Print the rows from the one containing "Time of clock at [0,48,24,73]: 7:12" through the one containing "Time of clock at [497,323,541,371]: 7:12", both included, character for character and with nothing else.

→ **Source records**:
>> BEGIN

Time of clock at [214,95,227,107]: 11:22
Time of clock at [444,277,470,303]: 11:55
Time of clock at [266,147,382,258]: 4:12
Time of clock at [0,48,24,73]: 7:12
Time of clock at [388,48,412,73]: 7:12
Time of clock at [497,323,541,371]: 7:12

>> END
>> BEGIN

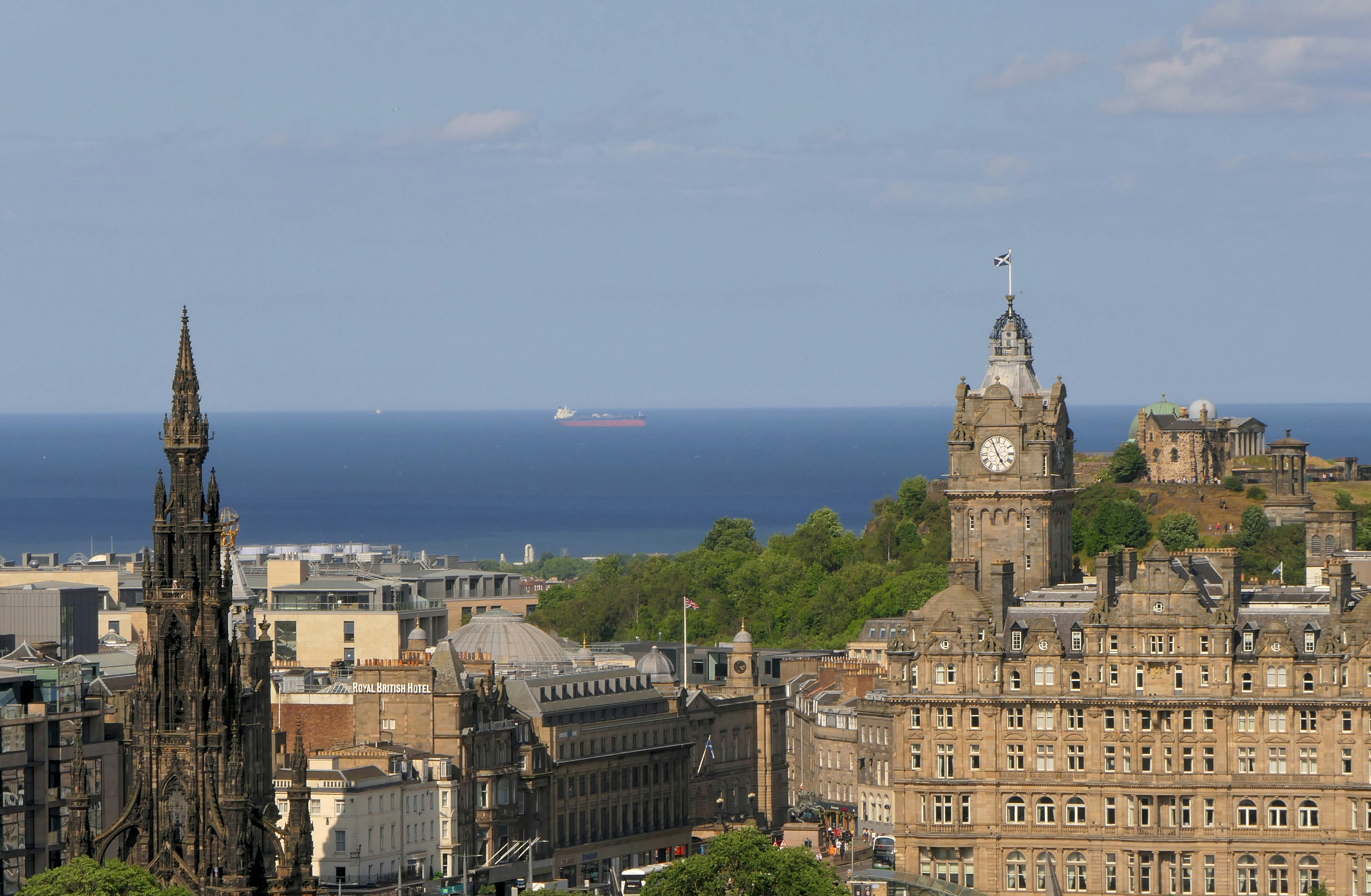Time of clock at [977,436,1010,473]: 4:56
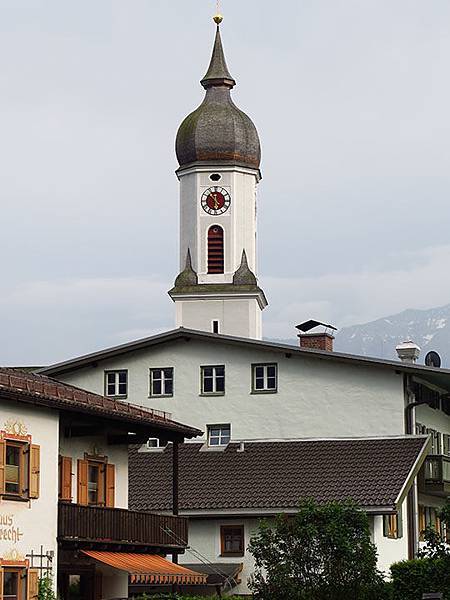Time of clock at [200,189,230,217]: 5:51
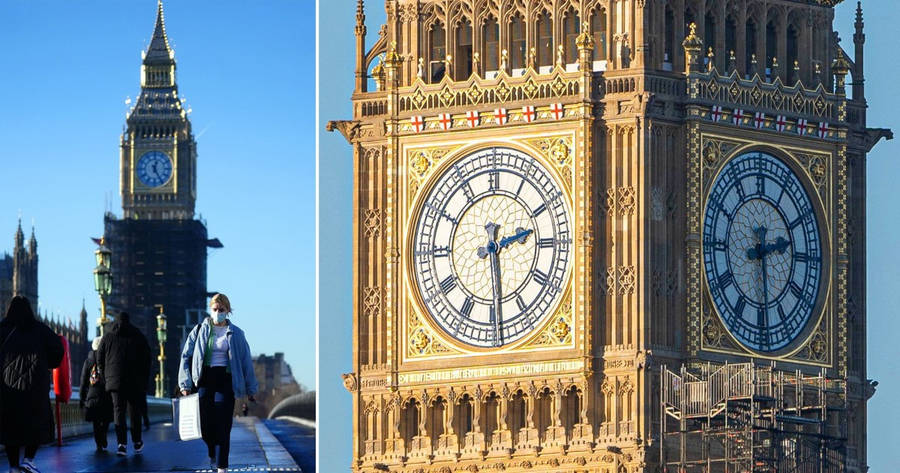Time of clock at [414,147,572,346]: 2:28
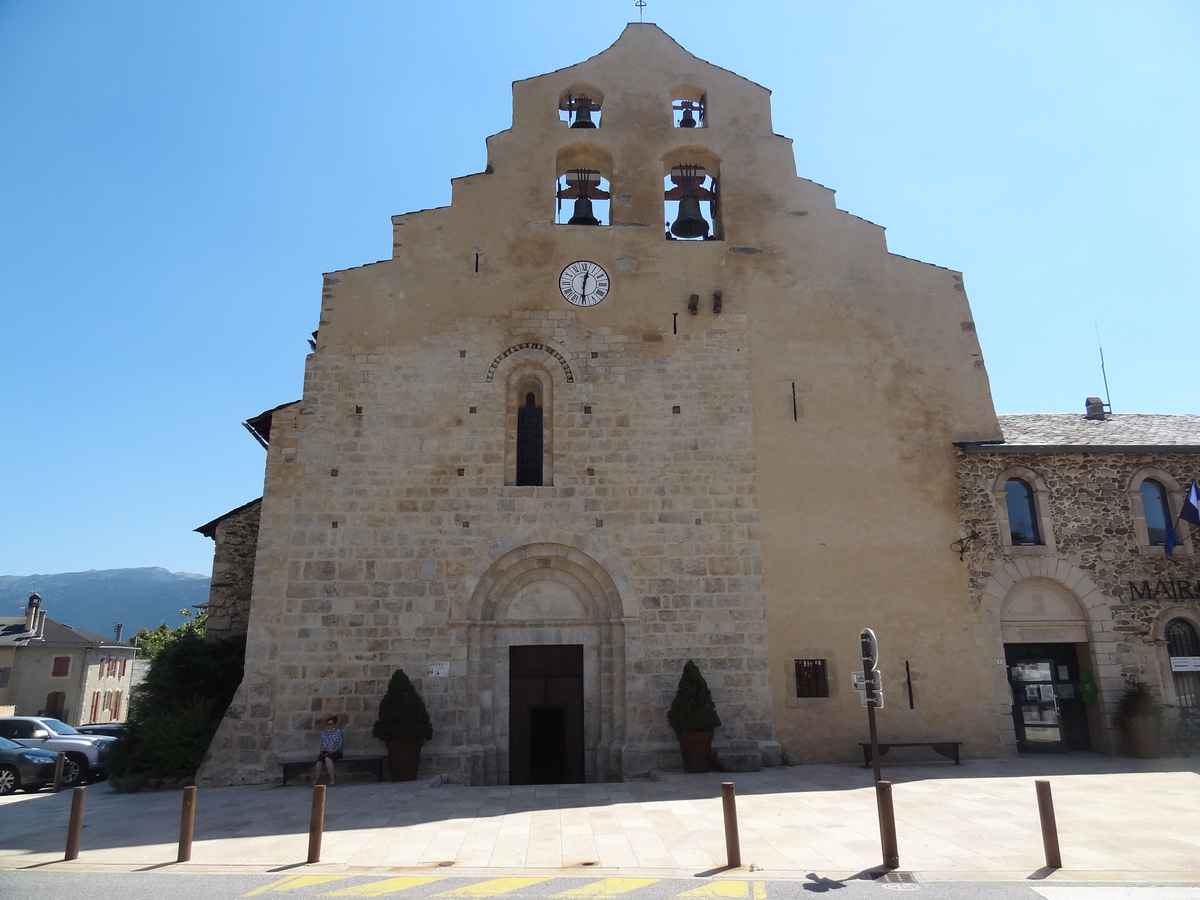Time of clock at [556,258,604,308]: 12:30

>> END
>> BEGIN

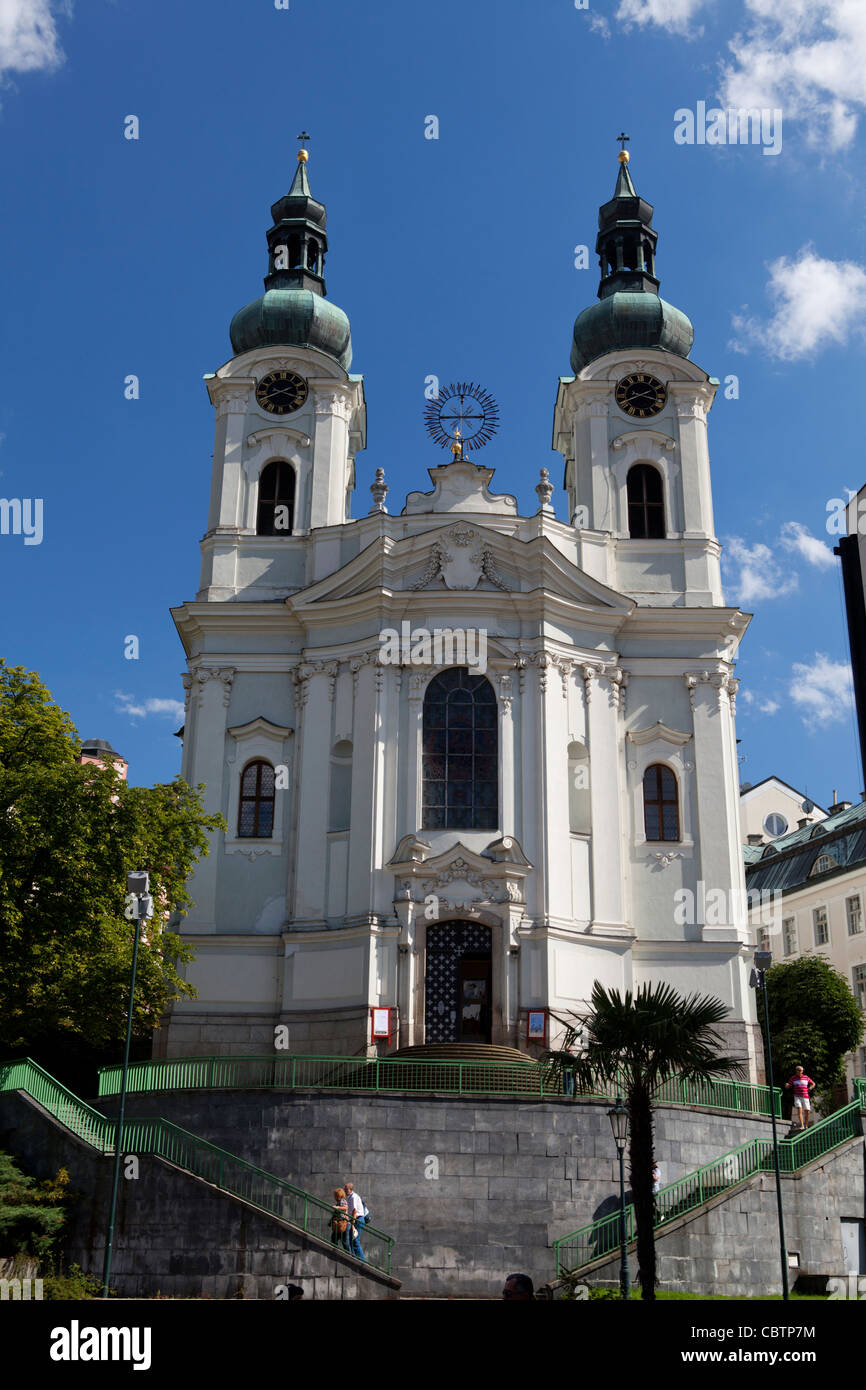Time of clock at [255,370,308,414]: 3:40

>> END

→ **The solution**:
Time of clock at [0,48,24,73]: 7:12
Time of clock at [388,48,412,73]: 7:12
Time of clock at [497,323,541,371]: 7:12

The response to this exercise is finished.